* PROBLEM REQUIREMENTS *
Copy out each line in the listing below where the word "United" appears.

* DATA SECTION *
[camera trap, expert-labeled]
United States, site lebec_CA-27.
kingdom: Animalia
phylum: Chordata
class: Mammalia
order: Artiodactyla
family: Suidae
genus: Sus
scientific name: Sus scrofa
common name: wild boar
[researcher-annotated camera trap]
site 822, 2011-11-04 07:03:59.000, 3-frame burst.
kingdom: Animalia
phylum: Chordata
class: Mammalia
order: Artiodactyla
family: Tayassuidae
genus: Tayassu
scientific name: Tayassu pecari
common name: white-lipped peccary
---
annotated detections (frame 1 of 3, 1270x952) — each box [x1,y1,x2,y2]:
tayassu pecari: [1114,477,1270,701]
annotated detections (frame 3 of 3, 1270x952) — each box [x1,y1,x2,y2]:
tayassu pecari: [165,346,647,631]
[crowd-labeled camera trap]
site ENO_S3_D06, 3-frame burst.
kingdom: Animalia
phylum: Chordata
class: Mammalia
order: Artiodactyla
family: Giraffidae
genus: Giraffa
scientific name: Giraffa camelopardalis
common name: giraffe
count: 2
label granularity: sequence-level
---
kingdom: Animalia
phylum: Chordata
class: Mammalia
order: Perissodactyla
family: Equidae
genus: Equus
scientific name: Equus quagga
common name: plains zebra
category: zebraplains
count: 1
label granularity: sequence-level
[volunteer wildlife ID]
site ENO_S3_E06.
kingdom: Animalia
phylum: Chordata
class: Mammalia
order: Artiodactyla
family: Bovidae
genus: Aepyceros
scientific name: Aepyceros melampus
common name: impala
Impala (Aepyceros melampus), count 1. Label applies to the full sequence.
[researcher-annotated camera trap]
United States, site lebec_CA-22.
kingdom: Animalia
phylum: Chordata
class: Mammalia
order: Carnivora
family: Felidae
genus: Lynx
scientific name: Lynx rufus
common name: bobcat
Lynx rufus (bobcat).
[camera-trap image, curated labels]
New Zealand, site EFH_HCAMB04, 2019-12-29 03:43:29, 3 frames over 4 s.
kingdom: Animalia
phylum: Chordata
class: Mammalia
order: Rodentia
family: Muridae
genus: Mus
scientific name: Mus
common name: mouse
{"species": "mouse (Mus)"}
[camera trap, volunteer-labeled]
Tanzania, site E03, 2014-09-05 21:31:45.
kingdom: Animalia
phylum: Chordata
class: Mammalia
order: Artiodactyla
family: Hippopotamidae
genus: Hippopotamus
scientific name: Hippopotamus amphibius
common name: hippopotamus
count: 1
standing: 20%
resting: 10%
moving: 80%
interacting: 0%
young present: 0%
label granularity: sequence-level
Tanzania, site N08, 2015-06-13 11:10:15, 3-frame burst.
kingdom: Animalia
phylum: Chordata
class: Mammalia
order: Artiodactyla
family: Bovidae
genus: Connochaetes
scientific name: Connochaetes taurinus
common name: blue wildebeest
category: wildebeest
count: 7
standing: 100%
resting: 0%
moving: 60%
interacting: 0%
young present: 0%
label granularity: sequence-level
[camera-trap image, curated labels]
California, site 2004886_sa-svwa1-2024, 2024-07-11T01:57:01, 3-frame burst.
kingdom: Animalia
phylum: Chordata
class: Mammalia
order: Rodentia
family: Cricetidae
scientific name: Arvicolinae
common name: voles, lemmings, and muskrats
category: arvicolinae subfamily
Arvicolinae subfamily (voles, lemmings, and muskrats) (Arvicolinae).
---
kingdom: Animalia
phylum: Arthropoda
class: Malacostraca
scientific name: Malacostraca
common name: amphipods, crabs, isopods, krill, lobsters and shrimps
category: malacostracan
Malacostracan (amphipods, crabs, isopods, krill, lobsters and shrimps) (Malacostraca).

* ANSWER TO THIS EXERCISE *
United States, site lebec_CA-27.
United States, site lebec_CA-22.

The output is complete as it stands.